Tolta mia nonna, che crede che un antropologo sia un medico specializzato in artrosi e in quella che lei chiama scropolosi (l’osteoporosi), la maggior parte delle persone sa benissimo cosa sia, anche se ad alcuni la parola antropologia evoca ancora un tizio pacato, generalmente bianco, circondato di assistenti e servitori indigeni, vestito da esploratore inglese d’inizio ‘900, alle prese con lo studio di cannibali selvaggi in lontani paradisi tropicali. Se questo poteva essere vero appunto a inizio ‘900 oggi lo studio dell’uomo dal punto di vista sociale e culturale (sorry nonna, per la tua scropolosi devi rivolgerti a qualcun altro) si fa molto spesso “dietro casa”, cercando, analizzando e raccontando “l’altro da sé” nei capannoni pieni di anziani che giocano a bingo e tra i ragazzini che comunicano su whatsapp e vivono col naso schiacciato sui loro smartphone, nelle convention dei fandom e tra le maglie delle strettissime reti allacciate da connazionali che si sono trasferiti in un paese straniero.

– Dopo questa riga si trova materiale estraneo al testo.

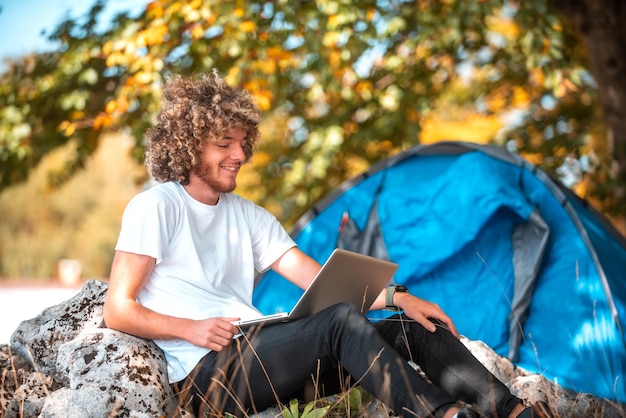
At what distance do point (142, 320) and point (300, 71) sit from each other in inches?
148

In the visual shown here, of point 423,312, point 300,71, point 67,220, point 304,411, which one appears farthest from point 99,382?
point 67,220

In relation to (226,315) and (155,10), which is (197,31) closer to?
(155,10)

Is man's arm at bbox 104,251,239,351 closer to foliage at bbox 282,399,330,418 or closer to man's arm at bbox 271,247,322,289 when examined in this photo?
foliage at bbox 282,399,330,418

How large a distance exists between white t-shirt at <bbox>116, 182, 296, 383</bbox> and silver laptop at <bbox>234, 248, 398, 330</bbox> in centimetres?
20

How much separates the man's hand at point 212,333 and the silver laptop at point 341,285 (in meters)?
0.05

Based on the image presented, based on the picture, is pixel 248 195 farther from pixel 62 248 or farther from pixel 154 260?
pixel 62 248

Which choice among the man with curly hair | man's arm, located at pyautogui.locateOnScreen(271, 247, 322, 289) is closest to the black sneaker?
the man with curly hair

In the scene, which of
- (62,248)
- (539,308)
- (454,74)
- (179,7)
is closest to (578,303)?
(539,308)

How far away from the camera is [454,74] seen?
696cm

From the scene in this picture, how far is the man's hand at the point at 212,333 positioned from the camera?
2.26 metres

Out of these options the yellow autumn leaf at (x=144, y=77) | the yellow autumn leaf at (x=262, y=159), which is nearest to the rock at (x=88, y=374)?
the yellow autumn leaf at (x=144, y=77)

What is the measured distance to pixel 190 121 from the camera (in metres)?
2.59

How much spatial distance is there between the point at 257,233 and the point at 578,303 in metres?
1.70

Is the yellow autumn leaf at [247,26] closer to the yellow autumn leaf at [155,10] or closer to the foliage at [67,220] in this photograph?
the yellow autumn leaf at [155,10]
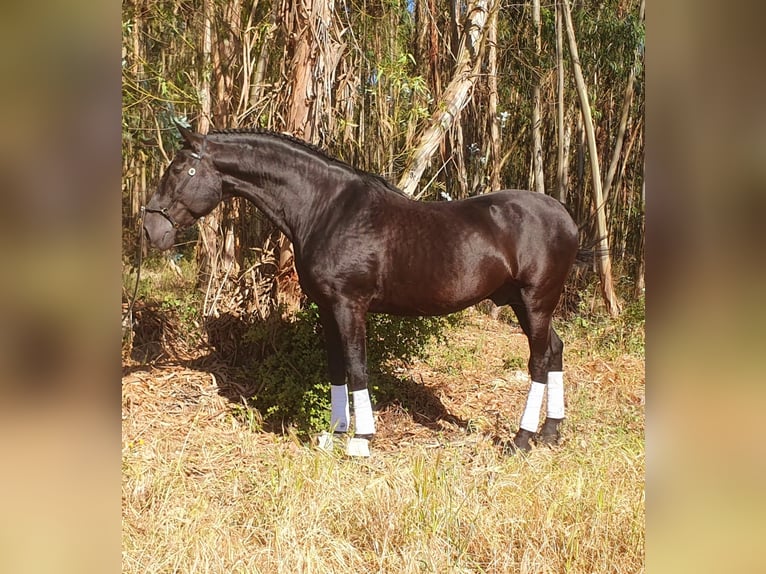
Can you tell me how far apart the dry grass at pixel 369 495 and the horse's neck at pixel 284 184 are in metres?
1.42

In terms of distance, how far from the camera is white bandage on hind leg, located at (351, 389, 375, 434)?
12.3 ft

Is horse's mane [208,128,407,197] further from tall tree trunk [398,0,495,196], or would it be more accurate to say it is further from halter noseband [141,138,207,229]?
tall tree trunk [398,0,495,196]

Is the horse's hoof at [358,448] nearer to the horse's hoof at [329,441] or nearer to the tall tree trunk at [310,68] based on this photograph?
the horse's hoof at [329,441]

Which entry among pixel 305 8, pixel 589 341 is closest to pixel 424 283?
pixel 305 8

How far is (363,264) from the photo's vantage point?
12.2ft

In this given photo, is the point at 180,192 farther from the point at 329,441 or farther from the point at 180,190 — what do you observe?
the point at 329,441

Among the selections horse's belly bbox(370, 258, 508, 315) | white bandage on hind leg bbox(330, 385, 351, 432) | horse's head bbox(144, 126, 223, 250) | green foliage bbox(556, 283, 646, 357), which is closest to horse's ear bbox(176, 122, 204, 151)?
horse's head bbox(144, 126, 223, 250)

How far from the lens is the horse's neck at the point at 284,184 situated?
374cm

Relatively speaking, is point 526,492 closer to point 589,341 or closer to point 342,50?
point 342,50

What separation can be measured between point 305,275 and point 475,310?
490 cm

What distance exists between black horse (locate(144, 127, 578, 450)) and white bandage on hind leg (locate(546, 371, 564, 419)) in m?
0.12

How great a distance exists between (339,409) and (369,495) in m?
1.12
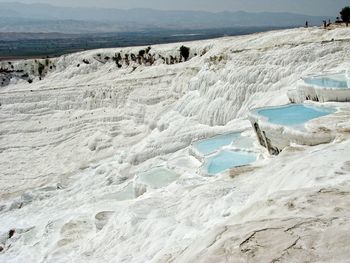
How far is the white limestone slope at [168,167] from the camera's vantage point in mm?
5836

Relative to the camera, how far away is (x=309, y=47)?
19500mm

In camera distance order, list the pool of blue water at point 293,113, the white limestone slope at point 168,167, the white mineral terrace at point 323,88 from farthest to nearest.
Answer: the white mineral terrace at point 323,88 → the pool of blue water at point 293,113 → the white limestone slope at point 168,167

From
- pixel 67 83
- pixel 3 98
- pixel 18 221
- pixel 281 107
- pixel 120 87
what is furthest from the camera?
pixel 67 83

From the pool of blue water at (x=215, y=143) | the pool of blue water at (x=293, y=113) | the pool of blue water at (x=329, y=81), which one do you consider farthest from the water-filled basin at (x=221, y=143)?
the pool of blue water at (x=329, y=81)

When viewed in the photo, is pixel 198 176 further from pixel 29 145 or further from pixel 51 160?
pixel 29 145

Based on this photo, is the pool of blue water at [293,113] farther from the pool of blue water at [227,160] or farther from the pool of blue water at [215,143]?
the pool of blue water at [215,143]

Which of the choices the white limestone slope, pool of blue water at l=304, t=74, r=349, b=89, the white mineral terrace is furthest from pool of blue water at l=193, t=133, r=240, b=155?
pool of blue water at l=304, t=74, r=349, b=89

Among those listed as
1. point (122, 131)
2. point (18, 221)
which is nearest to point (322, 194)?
point (18, 221)

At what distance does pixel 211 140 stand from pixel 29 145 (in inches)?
549

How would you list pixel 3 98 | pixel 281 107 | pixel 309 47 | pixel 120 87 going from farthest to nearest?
pixel 3 98
pixel 120 87
pixel 309 47
pixel 281 107

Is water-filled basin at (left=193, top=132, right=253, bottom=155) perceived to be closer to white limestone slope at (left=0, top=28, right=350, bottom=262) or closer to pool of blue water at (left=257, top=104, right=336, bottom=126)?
white limestone slope at (left=0, top=28, right=350, bottom=262)

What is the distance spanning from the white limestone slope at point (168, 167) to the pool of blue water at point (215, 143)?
54cm

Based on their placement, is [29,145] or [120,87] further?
[120,87]

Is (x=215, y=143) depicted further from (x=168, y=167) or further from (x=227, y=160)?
(x=227, y=160)
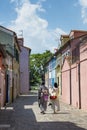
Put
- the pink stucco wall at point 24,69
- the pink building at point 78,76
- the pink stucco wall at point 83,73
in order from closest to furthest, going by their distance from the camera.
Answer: the pink stucco wall at point 83,73, the pink building at point 78,76, the pink stucco wall at point 24,69

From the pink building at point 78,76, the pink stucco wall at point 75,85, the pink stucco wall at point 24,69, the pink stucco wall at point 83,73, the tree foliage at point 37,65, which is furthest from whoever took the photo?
the tree foliage at point 37,65

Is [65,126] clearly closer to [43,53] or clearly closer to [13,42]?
[13,42]

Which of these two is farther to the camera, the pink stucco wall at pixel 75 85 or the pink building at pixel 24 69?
the pink building at pixel 24 69

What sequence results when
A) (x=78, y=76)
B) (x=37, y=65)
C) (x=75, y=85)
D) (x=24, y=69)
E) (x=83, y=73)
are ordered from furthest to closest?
1. (x=37, y=65)
2. (x=24, y=69)
3. (x=75, y=85)
4. (x=78, y=76)
5. (x=83, y=73)

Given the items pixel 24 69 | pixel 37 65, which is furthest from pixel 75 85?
pixel 37 65

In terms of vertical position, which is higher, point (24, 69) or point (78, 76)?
point (24, 69)

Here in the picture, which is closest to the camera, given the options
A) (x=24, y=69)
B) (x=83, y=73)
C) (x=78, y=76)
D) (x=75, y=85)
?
(x=83, y=73)

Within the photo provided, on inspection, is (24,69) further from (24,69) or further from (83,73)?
(83,73)

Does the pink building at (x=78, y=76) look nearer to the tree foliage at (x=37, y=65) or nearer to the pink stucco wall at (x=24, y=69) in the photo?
the pink stucco wall at (x=24, y=69)

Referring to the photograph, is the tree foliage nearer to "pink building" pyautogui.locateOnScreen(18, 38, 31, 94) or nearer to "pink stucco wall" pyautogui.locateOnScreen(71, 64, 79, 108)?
"pink building" pyautogui.locateOnScreen(18, 38, 31, 94)

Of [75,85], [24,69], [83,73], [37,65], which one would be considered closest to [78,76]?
[83,73]

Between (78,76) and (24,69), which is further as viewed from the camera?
(24,69)

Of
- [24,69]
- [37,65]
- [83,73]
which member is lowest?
[83,73]

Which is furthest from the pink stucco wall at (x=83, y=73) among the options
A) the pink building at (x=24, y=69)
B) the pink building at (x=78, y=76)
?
the pink building at (x=24, y=69)
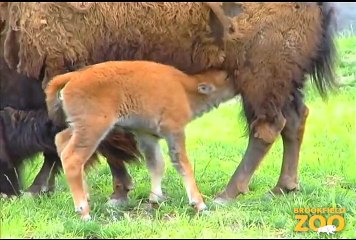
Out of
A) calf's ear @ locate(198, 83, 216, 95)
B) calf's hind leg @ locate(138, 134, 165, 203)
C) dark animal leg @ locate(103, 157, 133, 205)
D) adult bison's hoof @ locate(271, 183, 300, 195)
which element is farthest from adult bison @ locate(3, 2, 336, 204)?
dark animal leg @ locate(103, 157, 133, 205)

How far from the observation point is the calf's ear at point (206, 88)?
5332 millimetres

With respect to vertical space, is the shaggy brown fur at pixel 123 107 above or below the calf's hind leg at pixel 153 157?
above

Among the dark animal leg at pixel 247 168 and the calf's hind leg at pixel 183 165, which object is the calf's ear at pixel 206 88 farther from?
the dark animal leg at pixel 247 168

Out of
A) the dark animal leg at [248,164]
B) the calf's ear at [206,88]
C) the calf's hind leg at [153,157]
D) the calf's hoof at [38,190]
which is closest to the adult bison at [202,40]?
the dark animal leg at [248,164]

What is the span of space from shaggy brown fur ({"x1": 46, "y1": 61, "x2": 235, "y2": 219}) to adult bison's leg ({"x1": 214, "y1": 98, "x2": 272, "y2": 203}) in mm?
525

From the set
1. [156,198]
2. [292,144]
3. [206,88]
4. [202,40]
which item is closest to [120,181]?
[156,198]

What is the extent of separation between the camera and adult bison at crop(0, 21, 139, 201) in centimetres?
577

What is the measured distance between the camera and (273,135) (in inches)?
221

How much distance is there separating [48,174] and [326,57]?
2.15 m

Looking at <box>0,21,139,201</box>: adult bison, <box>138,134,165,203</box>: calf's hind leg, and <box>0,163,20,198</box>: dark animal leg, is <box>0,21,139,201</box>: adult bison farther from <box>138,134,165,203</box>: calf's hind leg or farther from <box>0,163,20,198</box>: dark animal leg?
<box>138,134,165,203</box>: calf's hind leg

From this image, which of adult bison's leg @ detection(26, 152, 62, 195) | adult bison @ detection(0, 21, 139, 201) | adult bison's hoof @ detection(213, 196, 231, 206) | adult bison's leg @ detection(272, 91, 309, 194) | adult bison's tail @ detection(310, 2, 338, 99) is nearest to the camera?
adult bison's hoof @ detection(213, 196, 231, 206)

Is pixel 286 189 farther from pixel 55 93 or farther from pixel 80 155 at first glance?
pixel 55 93

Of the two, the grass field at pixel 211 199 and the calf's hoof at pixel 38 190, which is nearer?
the grass field at pixel 211 199

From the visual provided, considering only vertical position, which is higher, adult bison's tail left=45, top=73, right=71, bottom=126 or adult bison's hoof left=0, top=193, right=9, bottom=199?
adult bison's tail left=45, top=73, right=71, bottom=126
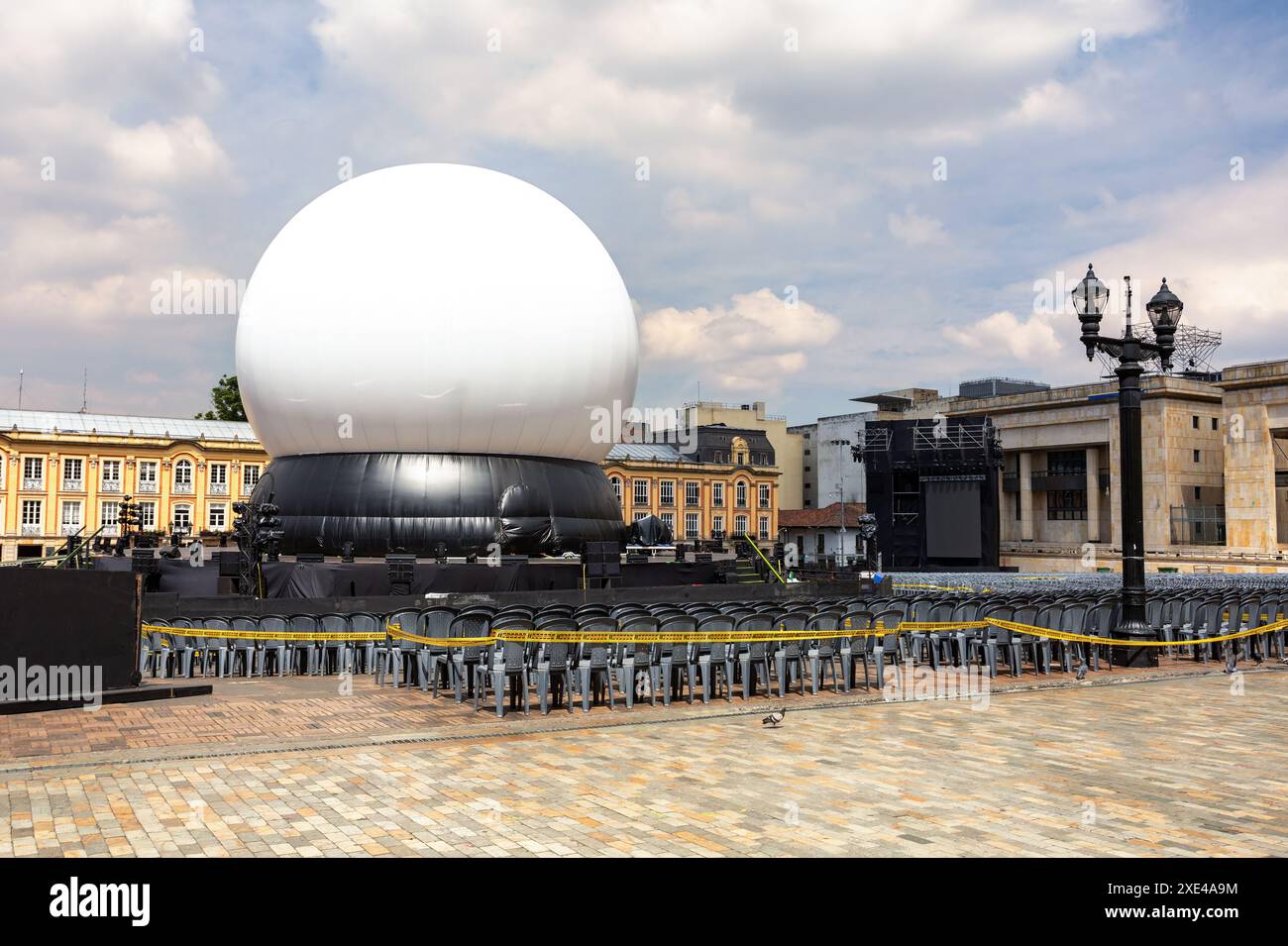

Anzi, spesso le letture più interessanti e illuminanti escono fuori proprio dall’esplorazione delle nicchie, delle abitudini e dei riti che stanno proprio sotto al nostro naso, a caccia dell’esotico nel rassicurante e del rassicurante nell’esotico, che è poi esattamente il tema attorno al quale girano i contenuti di Peeps (to peep, significa, tra le altre cose, sbirciare), nuova rivista di antropologia dedicata ai non-antropologi.
Tra l’hip hop dei ghetti di Belgrado, l’enorme crescita del mercato degli smartphone in India e il fenomeno losers in Cina, il primo numero è dedicato alla tecnologia e alla sua influenza sulla cultura contemporanea. Un primo numero che non è ancora uscito, a causa del mancato raggiungimento del budget necessario su Kickstarter ma che, a quanto dicono i fondatori del magazine, pare ci sia l’intenzione di mandarlo in stampa comunque, seguendo altre strade.